Любимейшим моим местом после нашего дома была комната Кондратьевых. В порыве глубокого и горького раскаяния и унизительного сознания сделанного мною гадкого поступка я кинулась к Дуняше. Это было единственное пристанище. Дуняша любила меня, а дома любить меня уже не могли.
Я прошла по длинному тёмному коридору фабричного общежития, освещенному через полуоткрытые двери комнат, замечая на ходу то ситцевую — цветами — занавеску, то качающуюся зыбку, подвешенную у низкого потолка. В одной из комнат девочка мыла некрашеный пол.
Девочка — её звали Нюша — выпрямилась, держа в руке мокрую тряпку, и отвела рукой белокуренькие спутанные волосы.
— К Дуняше идёшь? — спросила она. — А ведь Дуняша-то хворает.
— А Катюшка где?
— Катюшку в люди унесли. — И Нюша снова нагнулась над полом.
Дверь в комнату, где жили теперь Кондратьевы вместе с другой семьёй рабочего, была закрыта и не сразу поддалась. Она открылась только после крепкого толчка. В комнате никого не было, какая-то непривычная тишина стояла в ней.

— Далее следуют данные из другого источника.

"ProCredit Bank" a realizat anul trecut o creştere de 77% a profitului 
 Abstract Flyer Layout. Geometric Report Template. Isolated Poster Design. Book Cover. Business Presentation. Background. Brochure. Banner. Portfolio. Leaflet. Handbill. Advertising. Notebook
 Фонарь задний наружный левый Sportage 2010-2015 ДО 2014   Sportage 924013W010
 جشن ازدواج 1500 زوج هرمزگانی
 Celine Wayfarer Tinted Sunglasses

На большой кровати, покрытой сшитым из лоскутков одеялом, лежал ворох старья, и под ним кто-то тяжело дышал.
Я подошла и отвела край ватной куртки; лицо Дуняши, красное, с блестящими глазами, появилось передо мной. Я взяла маленькую её руку — она была горячая и вяло лежала в моей руке.

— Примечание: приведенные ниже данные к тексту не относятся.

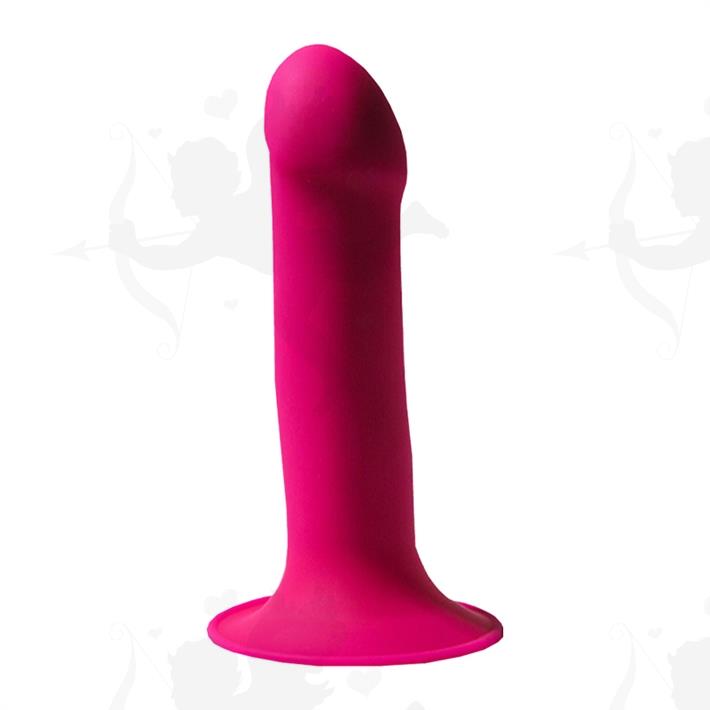 Cód: SS-AD-24011 - Dildo rosa con sopapa flexible - $ 39600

— Попить бы, — сказала Дуняша.
Я налила волы из самовара, но она не могла подняться, и, давая ей пить, я намочила подушку.
— Хорошо, — шепнула она, укладываясь щекой на мокрую, холодную ткань, и затихла.

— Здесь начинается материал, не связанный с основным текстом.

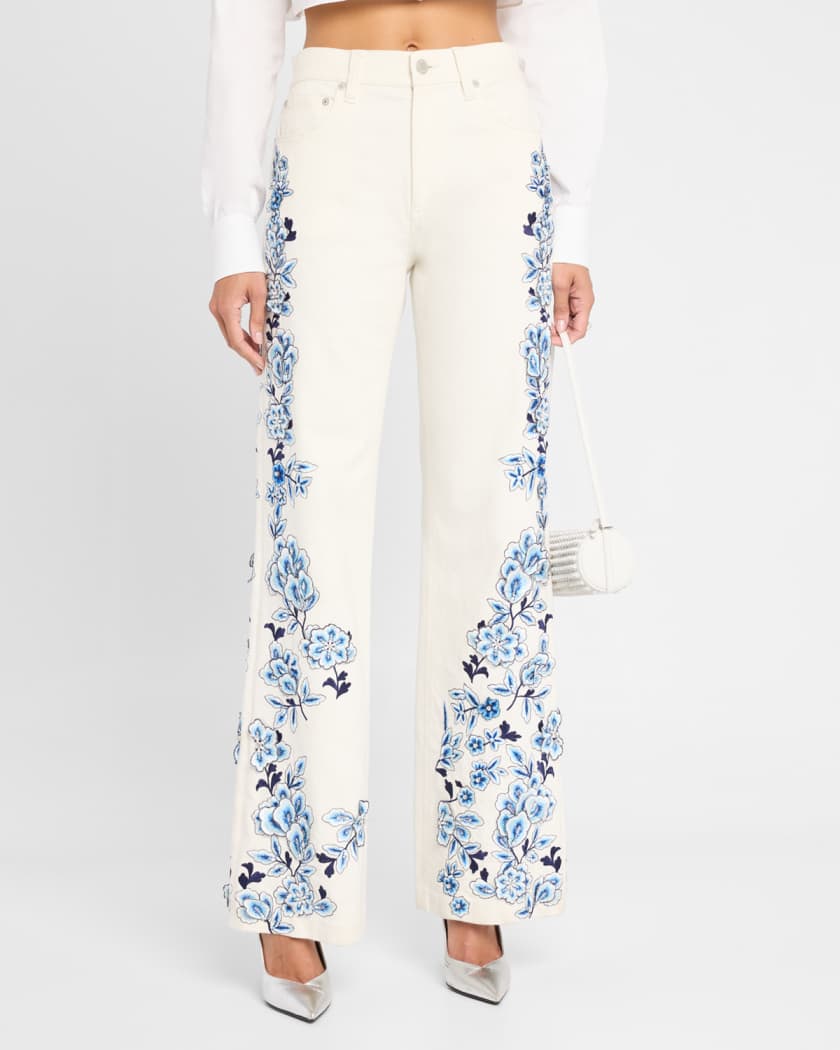 Weezy Embroidered Jeans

Всё это время, может быть, полчаса или четверть часа, когда я сидела около Дуняши, из самоварного крана падали капли воды на чёрный поднос, в окна тускло проникал уже сумеречный свет позднего зимнего дня, и мне было так тяжело и тоскливо, как никогда не бывало раньше. Дуняша, которая непременно «пожалела» бы меня, лежала, закрыв глаза, и даже не слышала, когда я окликала её.
Может быть, она умирает, а я не знаю, что сделать! Мне и в голову не приходило побежать за мамой, как это я сделала бы раньше.
Внезапно дверь отворилась, и вошёл… Кондратьев. Это было в то время, когда его уволили с фабрики; как говорила Ксения, он «искал работу» и редко бывал дома. Кондратьев тихонько притворил за собой дверь, снял шапку, пальто, повесил на гвоздь и, стараясь тихо ступать по скрипевшим половицах подошёл к постели. Наклонившись над Дуняшей, он положил ей на лоб руку, укрыл её поплотнее и сел около меня на табурет.